Dès qu’ils l’ont débarrassé de sa combinaison, Steiger et Giordino étrillent rudement Pitt avec des serviettes, puis ils l’enveloppent dans des couvertures. Ses membres retrouvent lentement leur sensibilité. Le chaud soleil pénètre ses muscles et il se sent de nouveau bien dans sa peau. Il boit du café au thermos pour la sensation plus psychologique que réelle de réconfort qu’il lui procure.
— Tu es idiot ou quoi ? s’exclame Giordino avec une feinte colère qui dissimule son inquiétude. Tu as failli te tuer en restant si longtemps au fond. L’eau doit y être près du point de congélation.
— Qu’avez-vous trouvé en bas ? interroge Steiger, anxieux.
Pitt se redresse, chasse les derniers pans de brouillard de son esprit.
— Un dossier. J’avais un dossier.
— Il n’est pas perdu, dit Giordino en le montrant. Tu le serrais comme avec un étau dans ta main gauche.
— Et une petite plaque de métal ?
— Je l’ai ramassée, dit Steiger. Elle est tombée de votre manche.
Pitt s’adosse au bordage du canot et avale une nouvelle gorgée de café bouillant.
— La soute de l’appareil est pleine de gros réservoirs de métal, d’acier inoxydable, à en juger par leur résistance à la corrosion. Pour leur contenu, vous en savez autant que moi. Ils ne portent aucune marque.
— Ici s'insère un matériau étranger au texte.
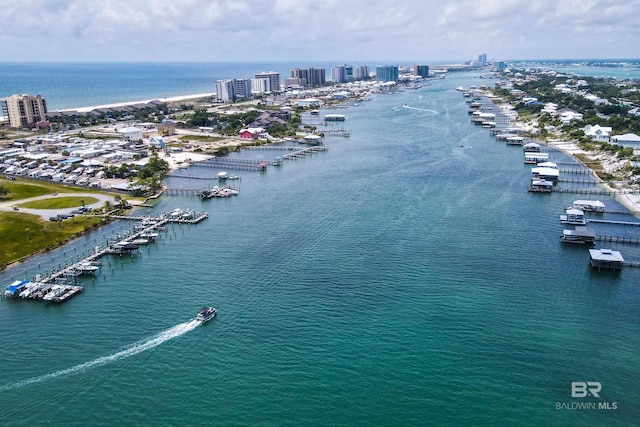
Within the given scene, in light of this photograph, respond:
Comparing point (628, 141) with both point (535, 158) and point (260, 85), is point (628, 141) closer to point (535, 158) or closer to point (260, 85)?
point (535, 158)

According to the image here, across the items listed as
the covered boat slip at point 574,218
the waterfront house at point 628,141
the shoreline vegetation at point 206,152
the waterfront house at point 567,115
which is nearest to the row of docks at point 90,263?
the shoreline vegetation at point 206,152

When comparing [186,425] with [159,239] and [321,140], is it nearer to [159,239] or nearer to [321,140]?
[159,239]

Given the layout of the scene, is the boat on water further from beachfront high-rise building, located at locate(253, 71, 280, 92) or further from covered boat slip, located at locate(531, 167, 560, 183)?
beachfront high-rise building, located at locate(253, 71, 280, 92)

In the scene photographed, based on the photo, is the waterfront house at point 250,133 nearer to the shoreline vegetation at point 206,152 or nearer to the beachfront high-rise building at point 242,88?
the shoreline vegetation at point 206,152

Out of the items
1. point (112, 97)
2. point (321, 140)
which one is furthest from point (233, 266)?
point (112, 97)

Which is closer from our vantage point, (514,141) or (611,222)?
(611,222)

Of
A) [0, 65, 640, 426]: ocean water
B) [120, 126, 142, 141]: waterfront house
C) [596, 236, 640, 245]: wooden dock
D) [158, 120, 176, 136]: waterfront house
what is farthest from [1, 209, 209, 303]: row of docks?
[158, 120, 176, 136]: waterfront house

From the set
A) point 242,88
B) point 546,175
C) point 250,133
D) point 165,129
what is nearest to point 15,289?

— Quelle forme ont-ils ? demande Giordino.
— Cylindrique.
— Je me demande bien quelle sorte de matériel militaire peut exiger la protection d’étuis de métal inoxydable, dit Steiger d’un air songeur ; puis son esprit passe à un autre aspect de l’énigme et il jette à Pitt un regard perçant. Et l’équipage ? Avez-vous trouvé trace de l’équipage ?
— Ce qu’il en reste est encore retenu aux sièges par ses ceintures de sécurité.
Giordino décolle soigneusement un coin de l’enveloppe du dossier.
— Il est possible qu’on puisse encore lire les papiers. J’essaierai de les décoller un par un et de les sécher au chalet.
— C’est probablement le plan de vol, dit Steiger. Quelques-uns des vieux pilotes de l’Armée de l’air préfèrent toujours emporter leurs documents dans ces enveloppes de vinyle plutôt que dans les poches plastiques actuelles.
— Peut-être cela nous apprendra-t-il ce que faisait cet équipage si loin de sa route.
— Personnellement, je l’espère, dit Steiger. Je voudrais avoir tous les faits et la solution du mystère bien empaquetés avec une faveur avant de les déposer sur un certain bureau, à Washington.
— Euh… Steiger ?
Le colonel interroge Pitt du regard.
— Je serais navré de flanquer par terre vos chères prévisions, mais je dois vous dire qu’il y a plus que ce qui apparaît à première vue dans le mystère du Vixen 03… beaucoup plus.
— Nous avons retrouvé les restes de l’appareil, n’est-il pas vrai ? fait Steiger en essayant de garder son calme – on ne peut pas lui refuser un instant de triomphe. La solution se trouve là, à quelques mètres de profondeur. Il ne s’agit plus que de repêcher les débris. Que peut-il y avoir d’autre ?
— Un dilemme plutôt déplaisant sur lequel nous ne comptions pas.
— Quel dilemme ?
— Je crains fort, dit calmement Pitt, que nous ayons en prime un assassinat sur les bras.